Another technique, named entity recognition (NEM), identifies words or phrases in text that could be names of places, groups, addresses, and the like.
Statistical Modeling Methods
To build language models, NLP engineers deploy several kinds of statistical modeling. These include:
N-gram. An n-gram is a string of words, syllables, or phonemes (n is the number of words in the string). An n-gram model is a probabilistic model that predicts the next item in the sequence. An n = 5 gram might be: “who is the star of.”
Unigram. A unigram (n = 1) assesses single words or phrases independently. Unigram models are usually deployed in information retrieval.
Bidirectional. Bidirectional models analyze text from the front of a sentence onward and from the end of a sentence back to the beginning. Every word in the sentence is used to bolster the model’s accuracy.
Exponential. An exponential model assigns probabilities to words appearing together through an equation that sets parameters to narrow results to the ones most likely to be correct.
Continuous space. The continuous space model ventures into neural networks to assign probabilities to words. Continuous space models are useful in larger data sets that use more unique words.

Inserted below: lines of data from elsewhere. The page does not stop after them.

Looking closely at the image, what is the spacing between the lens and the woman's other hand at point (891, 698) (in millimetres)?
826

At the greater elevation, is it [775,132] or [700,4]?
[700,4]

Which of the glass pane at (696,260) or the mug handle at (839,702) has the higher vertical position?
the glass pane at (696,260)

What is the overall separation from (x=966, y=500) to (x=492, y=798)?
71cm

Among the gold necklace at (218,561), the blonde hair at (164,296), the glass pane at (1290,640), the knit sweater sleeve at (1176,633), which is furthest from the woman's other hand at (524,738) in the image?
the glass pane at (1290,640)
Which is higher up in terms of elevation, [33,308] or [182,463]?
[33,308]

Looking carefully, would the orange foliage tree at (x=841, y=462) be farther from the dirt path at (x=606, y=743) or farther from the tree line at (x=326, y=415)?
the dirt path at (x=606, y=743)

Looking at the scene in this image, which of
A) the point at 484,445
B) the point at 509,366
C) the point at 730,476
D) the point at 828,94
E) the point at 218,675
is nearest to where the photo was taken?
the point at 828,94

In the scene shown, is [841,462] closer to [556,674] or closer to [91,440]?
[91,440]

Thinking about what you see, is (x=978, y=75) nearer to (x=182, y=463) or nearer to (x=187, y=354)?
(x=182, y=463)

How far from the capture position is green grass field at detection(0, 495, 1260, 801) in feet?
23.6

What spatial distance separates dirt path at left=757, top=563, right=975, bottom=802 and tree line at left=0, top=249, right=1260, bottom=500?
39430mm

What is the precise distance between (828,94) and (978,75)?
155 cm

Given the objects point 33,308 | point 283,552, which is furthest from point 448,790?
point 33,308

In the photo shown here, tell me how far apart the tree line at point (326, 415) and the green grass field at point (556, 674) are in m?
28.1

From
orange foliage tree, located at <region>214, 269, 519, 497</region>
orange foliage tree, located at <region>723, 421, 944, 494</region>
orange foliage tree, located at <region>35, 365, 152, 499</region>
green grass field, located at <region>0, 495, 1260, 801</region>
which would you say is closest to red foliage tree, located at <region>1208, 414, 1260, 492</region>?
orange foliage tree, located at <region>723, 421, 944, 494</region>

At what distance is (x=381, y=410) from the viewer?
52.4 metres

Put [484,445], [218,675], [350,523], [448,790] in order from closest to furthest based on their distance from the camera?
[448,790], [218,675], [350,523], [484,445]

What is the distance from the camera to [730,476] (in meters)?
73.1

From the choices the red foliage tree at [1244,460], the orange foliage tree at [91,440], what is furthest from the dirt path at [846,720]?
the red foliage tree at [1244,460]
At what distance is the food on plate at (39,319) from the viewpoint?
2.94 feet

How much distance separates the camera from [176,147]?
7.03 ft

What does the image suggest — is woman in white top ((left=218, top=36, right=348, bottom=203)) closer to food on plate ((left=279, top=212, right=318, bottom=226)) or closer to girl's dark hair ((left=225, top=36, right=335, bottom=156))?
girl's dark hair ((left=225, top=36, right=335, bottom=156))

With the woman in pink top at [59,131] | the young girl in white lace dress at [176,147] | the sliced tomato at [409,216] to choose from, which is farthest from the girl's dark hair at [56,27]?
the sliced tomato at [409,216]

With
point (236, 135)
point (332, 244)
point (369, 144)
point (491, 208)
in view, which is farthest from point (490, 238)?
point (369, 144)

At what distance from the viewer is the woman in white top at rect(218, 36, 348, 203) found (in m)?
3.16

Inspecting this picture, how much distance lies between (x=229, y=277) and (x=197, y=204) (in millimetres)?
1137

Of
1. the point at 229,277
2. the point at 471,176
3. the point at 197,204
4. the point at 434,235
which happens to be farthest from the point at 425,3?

NLP engineers can automate many of these processes through machine learning, which uses algorithms that teach machines to learn and improve from experience without being directly commanded to do so. Digital assistants such as Alexa and Apple’s Siri get constant on-the-job training as they process multitudes of queries and commands every day.
Steps to Becoming an NLP Engineer
Continual improvements in NLP have been enabled by the convergence of technologies such as the internet, big data, machine learning, and processing power. Someone well versed in one or more of these technologies has taken a good step toward becoming an NLP engineer.
An undergraduate degree in computer science or a related subject can lead to advanced learning in a graduate program. Most NLP engineer positions require an undergraduate degree, but earning a graduate degree in a field such as artificial intelligence can open up further opportunities for employment and advancement.
Pursuing a certificate can also cultivate skills that contribute to success in a career as an NLP engineer. Maryville University’s online artificial intelligence certificates teach fundamental machine learning and AI skills and tools such as Python and AWS in as few as 15 to 18 credit hours.
NLP engineers should also know the programming languages C, C++, Python, R, and Java. They need to be familiar with MLOps, an infrastructure for automating machine language applications. MLOps tools include MLFlow and AirFlow.
Besides technical and linguistic skills, an NLP engineer needs to be familiar with the industry they’re developing applications for, as many fields rely on specialized vocabulary. They also should be aware of the conditions in the specific locations where speech recognition is used in their industry, whether it’s a quiet office or a noisy manufacturing floor.
NLP Engineer Salary
The median annual salary for NLP engineers was about $117,000 as of June 2022, according to PayScale. A number of other jobs titles tracked by PayScale that may involve NLP engineering, such as data scientist, machine learning engineer, and software engineer, had median annual salaries of more than $100,000. The median salary for machine learning engineers with NLP skills, for example, was about $116,000 a year.
Become a Leader in an Evolving Field
Natural language processing applications are becoming more common and better. Many people dictate text messages instead of typing them. Applications are common in manufacturing, gaming, agriculture, the automotive industry, and healthcare, among other industries.